Andy's blog: 5 lessons learned as CEO

8th Nov 2018

Andy's blog: 5 lessons learned as CEO

By Andy Dean, CEO of CAN 

Back in the autumn of 2015, after 3 months as Chief Exec at CAN, I offered a few reflections on the opportunities and challenges going forward. After a further 3 years in the role, it is interesting to reflect again on these words. Back in 2015, I said:

“Leading CAN in its role to support the rural communities of Northumberland is a great privilege.  Creative staff, progressive trustees and CAN’s track record stretching back to the 1950s provide fantastic building blocks.

“The environment, of course, is hugely challenging.  Shrinking public finances and the inevitable service reductions which ensue are presenting challenges to rural areas more than any other.  Having worked in Northumberland wearing various hats for over 20 years, there has certainly never been a time quite like this.

“However, Northumberland and CAN have much to build on.  The connection between people and their environment is palpable in Northumberland and the spirit of enterprise and self-help is strong.  There is a genuine passion coursing through Northumberland, not only to protect what is valued but to capitalise on strengths, innovate and create truly sustainable communities.”

The first of these paragraphs absolutely holds true. The CAN staff team, augmented recently by our Energy Advisor and Work Coaches, are truly brilliant. Knowledgeable, passionate and focussed on making a difference, I couldn’t ask for more. CAN’s trustees too are 100 per cent committed to our objectives, always supportive and providing a robust challenge to make sure we remain focussed on why we exist – to meet the needs of Northumberland’s communities.

The second paragraph is also true except, of course, we can add more challenges to the list we faced in 2015 – not least the uncertain impact of Brexit.

As for the third paragraph, after three years I wouldn’t change a word.

CAN has come a long way in three years. We have diversified our income streams and returned to financial viability, making a small annual surplus since 2016. We have enhanced our staff capacity by increasing the hours of existing staff where possible and taking on additional seconded and contracted staff. We have built on the things we are good at and developed fantastic new activities to meet local needs.
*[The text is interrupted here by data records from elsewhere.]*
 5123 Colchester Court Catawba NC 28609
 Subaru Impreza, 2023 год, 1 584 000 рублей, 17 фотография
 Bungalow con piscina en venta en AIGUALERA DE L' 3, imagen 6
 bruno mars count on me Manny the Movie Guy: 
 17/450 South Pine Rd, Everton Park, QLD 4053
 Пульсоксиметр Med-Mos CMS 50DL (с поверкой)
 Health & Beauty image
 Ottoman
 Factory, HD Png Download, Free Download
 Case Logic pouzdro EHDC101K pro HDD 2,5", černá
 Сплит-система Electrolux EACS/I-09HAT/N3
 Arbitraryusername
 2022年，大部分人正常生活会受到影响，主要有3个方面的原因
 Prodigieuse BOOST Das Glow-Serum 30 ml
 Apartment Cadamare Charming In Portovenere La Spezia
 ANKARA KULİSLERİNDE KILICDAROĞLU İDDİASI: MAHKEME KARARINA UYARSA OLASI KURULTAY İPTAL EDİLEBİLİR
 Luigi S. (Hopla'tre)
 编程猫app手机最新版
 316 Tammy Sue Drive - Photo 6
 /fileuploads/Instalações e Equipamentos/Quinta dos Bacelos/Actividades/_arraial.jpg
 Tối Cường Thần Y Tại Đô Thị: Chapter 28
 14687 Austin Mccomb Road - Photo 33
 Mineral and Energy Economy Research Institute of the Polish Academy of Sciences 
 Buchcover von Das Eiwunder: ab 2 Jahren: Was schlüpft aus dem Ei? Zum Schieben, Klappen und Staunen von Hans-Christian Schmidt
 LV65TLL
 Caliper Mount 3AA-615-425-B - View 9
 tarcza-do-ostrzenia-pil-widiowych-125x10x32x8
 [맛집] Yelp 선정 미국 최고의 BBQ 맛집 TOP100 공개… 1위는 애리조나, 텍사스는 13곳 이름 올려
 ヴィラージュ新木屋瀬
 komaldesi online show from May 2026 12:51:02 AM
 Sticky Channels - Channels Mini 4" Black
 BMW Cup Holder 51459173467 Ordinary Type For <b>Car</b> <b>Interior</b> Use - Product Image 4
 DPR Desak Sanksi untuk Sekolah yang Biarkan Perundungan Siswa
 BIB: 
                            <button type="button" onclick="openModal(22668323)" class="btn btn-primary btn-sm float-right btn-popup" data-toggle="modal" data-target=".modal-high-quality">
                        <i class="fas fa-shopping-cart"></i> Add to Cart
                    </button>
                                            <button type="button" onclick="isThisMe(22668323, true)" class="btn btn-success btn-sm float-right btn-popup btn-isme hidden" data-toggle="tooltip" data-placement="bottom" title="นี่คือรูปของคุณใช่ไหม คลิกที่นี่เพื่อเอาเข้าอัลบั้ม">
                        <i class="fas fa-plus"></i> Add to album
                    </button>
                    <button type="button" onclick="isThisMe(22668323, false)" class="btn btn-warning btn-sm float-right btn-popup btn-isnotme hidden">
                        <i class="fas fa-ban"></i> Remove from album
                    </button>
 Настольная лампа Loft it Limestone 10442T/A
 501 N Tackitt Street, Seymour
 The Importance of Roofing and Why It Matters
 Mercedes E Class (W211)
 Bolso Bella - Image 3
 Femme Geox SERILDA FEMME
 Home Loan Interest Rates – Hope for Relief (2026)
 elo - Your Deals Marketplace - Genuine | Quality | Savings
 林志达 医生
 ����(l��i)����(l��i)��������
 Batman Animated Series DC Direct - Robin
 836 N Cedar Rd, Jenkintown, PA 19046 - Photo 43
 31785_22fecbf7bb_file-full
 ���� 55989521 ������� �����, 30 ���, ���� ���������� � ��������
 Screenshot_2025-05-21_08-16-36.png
My five key learning points

Personally, I have learnt a great deal as well as confirming a number of previous lessons. If I was pushed to highlight 5 key learning points these would be:

  1. Good relationships are the key to anything positive.
    Trust has to be earned but it is a powerful commodity. Whether it is between staff and trustees or between CAN and other organisations, positive relationships are fundamental to making a sustained difference.
  2. Regardless of the organisation, it is the people that make it what it is.
    Get the right people, release their strengths and support creativity (and challenge) and success is highly likely – as long as you are well organised.
  3. Small scale sustainability always trumps large scale, short-lived projects.
    We have all seen large scale, time limited initiatives come and go. Often these can actually undermine existing local initiatives rather than build on them and support their sustainability. That doesn’t mean that coordinating a range of more local projects and activities isn’t a good idea. That is just what we have done with a number of our activities such as Warm Hubs, village hall/community building support and Community-led Housing. However, whilst using our coordinating role to promote additional activity and access more resources, in every case we are supporting local organisations and people to deliver.
  4. Charities must maintain a firm focus on their objectives in everything they do.
    This can be difficult given the pressures to generate income and maintain organisational viability - this goes for public sector organisations and private businesses too. I would argue that keeping a close eye on the ‘core business’ is essential in maintaining the purpose of any organisation. Stray from this and the purpose of the organisation’s existence disappears.
  5. Keep smiling.
    This may sound a little flippant but everyone needs and deserves to enjoy what they do. That’s when we are at our best and when we achieve the most. This can often feel difficult when so many circumstances and events are beyond our control. However, as a charity working for others, it is, perhaps, easier to smile when we see the real impact of our efforts.